Location: Bee Research Laboratory
Project Number: 8042-21000-277-49-I
Project Type: Interagency Reimbursable Agreement
Start Date: Oct 1, 2016
End Date: Sep 30, 2017
Honey bee viruses have been frequently reported to be associated with poor colony health and bee losses. Sacbrood virus (SBV) is the most widely distributed of all the honey bee viruses and has evolved the greatest number of variant strains circulating in bee populations around the world. Recent studies showed that A. cerana strain of SBV that causes devastating disease in Asian honey bees could cross host species barrier and cause infection in A. mellifera colonies, posing a significant risk for future honeybee emerging disease events. The research focuses on the epidemiological and genetic investigations of SBV infection in different geographic regions to determine the significance of differences in genome sequence to the pathology of SBV in both A. mellifera and A. cerana. This information will then be used to design bee disease control strategies such as RNA interference (RNAi) based approaches in response to emerging disease outbreaks, specifically, help to protect the USA homeland if A. cerana strains of SBV are ever introduced. The broad objective will be achieved by fulfilling the following specific research objectives: Obj- 1. Generate genomic sequences and conduct comparative genome analysis of various SBV strains associated with different epidemiological backgrounds to make evolutionary and epidemiological inferences and to develop diagnostic tests for screening various genetic variants of SBV. Obj- 2. Determine the transmission pattern of SBV in honeybees and identify factors that affect SBV transmission and survival in host populations. Obj- 3. Develop RNAi-based therapeutics against SBV by targeting the regions in the SBV genome that are refractory to mutation and evolutionarily conserved.

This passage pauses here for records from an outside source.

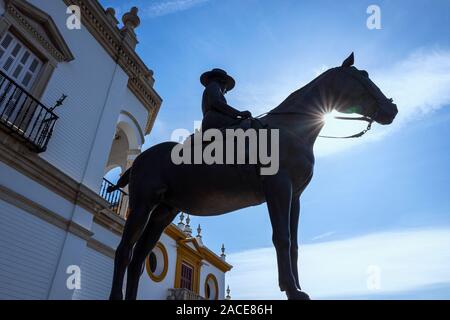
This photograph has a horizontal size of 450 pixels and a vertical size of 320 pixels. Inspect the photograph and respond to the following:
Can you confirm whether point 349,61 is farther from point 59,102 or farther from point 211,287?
point 211,287

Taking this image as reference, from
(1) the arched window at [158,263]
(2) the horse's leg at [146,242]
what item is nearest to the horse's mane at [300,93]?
(2) the horse's leg at [146,242]

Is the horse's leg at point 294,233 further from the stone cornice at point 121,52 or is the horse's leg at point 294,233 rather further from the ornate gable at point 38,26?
the stone cornice at point 121,52

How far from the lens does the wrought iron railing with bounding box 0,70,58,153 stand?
322 inches

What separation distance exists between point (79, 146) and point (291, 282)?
9.71 metres

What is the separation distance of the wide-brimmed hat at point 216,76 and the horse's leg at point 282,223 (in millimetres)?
1524

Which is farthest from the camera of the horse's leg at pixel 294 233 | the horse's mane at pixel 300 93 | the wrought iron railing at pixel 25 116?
the wrought iron railing at pixel 25 116

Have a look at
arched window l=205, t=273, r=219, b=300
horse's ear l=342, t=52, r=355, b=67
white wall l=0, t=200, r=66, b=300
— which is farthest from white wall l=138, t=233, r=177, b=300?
horse's ear l=342, t=52, r=355, b=67

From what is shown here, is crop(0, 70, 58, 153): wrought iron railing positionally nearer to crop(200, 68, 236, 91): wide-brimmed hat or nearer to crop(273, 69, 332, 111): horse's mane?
crop(200, 68, 236, 91): wide-brimmed hat

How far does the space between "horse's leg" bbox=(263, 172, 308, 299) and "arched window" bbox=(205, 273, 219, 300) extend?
20798 mm

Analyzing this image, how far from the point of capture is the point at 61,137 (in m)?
9.97

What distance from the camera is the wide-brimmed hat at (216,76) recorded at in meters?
3.79

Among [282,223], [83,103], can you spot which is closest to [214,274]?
[83,103]

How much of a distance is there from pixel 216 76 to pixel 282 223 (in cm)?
193

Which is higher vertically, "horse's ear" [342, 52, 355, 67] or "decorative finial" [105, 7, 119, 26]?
"decorative finial" [105, 7, 119, 26]
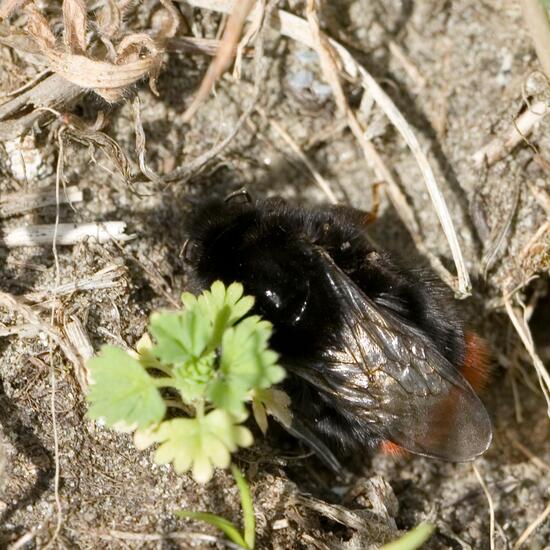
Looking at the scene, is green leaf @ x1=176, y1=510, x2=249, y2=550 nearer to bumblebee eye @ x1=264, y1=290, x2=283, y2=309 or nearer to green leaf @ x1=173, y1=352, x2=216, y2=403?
green leaf @ x1=173, y1=352, x2=216, y2=403

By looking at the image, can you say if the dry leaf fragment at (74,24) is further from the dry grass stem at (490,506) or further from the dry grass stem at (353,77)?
the dry grass stem at (490,506)

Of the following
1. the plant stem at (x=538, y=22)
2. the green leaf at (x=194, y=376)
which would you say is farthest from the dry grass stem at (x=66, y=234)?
the plant stem at (x=538, y=22)

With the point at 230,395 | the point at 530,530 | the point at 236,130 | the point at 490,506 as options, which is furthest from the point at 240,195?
the point at 530,530

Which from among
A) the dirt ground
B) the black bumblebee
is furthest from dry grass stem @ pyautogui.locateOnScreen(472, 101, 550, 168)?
the black bumblebee

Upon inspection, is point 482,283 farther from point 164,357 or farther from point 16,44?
point 16,44

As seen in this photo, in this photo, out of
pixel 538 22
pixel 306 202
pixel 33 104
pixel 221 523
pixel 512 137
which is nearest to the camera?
pixel 221 523

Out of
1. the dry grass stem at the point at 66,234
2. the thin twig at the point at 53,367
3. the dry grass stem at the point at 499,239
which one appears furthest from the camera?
the dry grass stem at the point at 499,239

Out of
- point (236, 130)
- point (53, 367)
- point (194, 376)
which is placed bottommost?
point (53, 367)

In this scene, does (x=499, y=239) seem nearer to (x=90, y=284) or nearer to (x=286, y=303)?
(x=286, y=303)
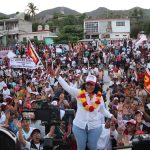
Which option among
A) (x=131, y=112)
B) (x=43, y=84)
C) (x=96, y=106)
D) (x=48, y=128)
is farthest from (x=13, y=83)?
(x=96, y=106)

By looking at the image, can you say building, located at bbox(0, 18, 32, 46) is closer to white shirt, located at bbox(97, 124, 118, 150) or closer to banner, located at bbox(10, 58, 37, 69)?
banner, located at bbox(10, 58, 37, 69)

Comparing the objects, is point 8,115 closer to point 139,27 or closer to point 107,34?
point 107,34

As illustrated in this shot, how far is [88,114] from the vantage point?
249 inches

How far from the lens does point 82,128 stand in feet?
20.8

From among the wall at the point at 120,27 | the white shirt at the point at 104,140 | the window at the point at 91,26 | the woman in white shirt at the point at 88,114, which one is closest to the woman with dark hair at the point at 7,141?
the woman in white shirt at the point at 88,114

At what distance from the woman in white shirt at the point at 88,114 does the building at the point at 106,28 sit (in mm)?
69939

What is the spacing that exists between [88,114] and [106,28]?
74479mm

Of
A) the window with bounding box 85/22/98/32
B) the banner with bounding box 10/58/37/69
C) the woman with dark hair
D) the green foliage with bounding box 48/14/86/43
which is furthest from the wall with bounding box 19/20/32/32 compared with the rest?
the woman with dark hair

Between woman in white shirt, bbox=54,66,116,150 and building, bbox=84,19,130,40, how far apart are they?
69939 mm

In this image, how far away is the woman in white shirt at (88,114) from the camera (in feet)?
20.7

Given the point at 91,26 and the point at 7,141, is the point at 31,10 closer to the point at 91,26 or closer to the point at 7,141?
the point at 91,26

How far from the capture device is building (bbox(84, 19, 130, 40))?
77.9 m

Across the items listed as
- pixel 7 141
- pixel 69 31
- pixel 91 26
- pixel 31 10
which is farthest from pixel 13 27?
pixel 7 141

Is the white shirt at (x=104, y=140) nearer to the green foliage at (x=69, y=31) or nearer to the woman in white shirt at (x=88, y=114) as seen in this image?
the woman in white shirt at (x=88, y=114)
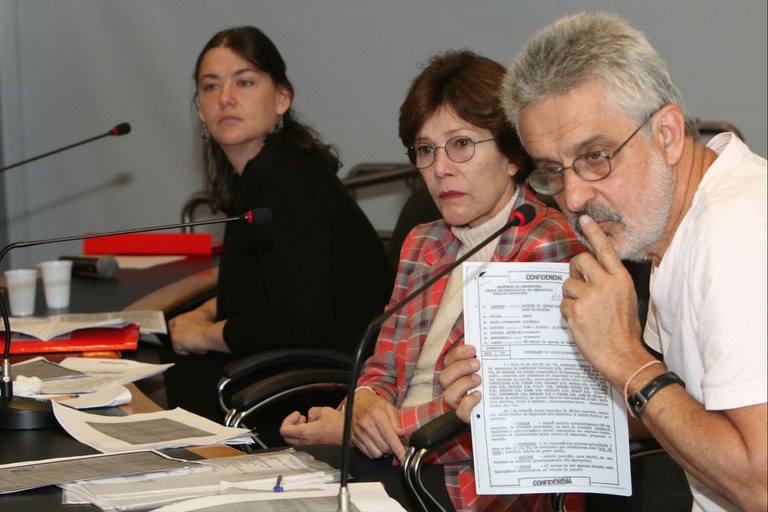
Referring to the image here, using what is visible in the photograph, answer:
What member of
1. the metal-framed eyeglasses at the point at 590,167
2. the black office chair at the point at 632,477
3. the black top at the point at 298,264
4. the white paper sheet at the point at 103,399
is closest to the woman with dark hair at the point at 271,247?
the black top at the point at 298,264

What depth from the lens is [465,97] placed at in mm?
1934

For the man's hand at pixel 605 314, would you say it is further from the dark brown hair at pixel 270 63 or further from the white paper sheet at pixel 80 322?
the dark brown hair at pixel 270 63

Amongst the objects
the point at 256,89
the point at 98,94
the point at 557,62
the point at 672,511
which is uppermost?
the point at 98,94

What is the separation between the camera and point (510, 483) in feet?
4.83

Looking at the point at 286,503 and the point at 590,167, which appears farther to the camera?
the point at 590,167

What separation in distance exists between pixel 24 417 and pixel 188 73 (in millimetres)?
2945

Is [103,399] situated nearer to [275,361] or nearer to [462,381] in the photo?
[275,361]

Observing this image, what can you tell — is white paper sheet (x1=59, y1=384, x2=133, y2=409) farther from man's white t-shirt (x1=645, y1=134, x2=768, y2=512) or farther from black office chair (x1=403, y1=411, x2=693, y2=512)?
man's white t-shirt (x1=645, y1=134, x2=768, y2=512)

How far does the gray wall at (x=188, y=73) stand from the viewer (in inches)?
141

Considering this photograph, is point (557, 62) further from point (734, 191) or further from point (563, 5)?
point (563, 5)

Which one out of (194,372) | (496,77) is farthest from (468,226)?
(194,372)

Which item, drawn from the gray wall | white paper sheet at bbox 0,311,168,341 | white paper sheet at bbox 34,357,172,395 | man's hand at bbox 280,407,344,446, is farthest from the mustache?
the gray wall

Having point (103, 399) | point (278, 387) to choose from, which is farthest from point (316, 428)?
point (103, 399)

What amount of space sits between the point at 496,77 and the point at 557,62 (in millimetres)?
562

For Obj-1, SBV-infected bees from different regions where A. mellifera or A. cerana, or both, are managed for pollination services will be collected and the genomic sequences of representative SBV-infected bees associated different host species, epidemics, and disease severity will be analyzed to better understand how spatial ecology and virus evolution jointly shape epidemic dynamics of the disease. Based on the genomic information, PCR primers for detection of various genetic variants of SBV will develop for sensitive and rapid screening approaches. For Obj-2, the cross-species transmission of SBVbetween A. mellfera and A. cerana will be examined by purifying different strains of SBV from infected Asian honey bees and then experimentally infecting the brood and adult workers of A. mellifera by inoculation and via feeding. The degree of virulence of each A. cerana SBV strain will be determined based on the level of virus replication and the degree of pathological effects in A. mellifera. For Obj-3m dsRNA corresponding to genomic regions which are highly conserved across different strains of SBV will be generated and fed to SBV infected bees. The impacts of dsRNA on the suppression of SBV replication will be evaluated by qRT-PCR method. The phenotypic impact of RNAi treatment on overall performance of honeybees will be also evaluated.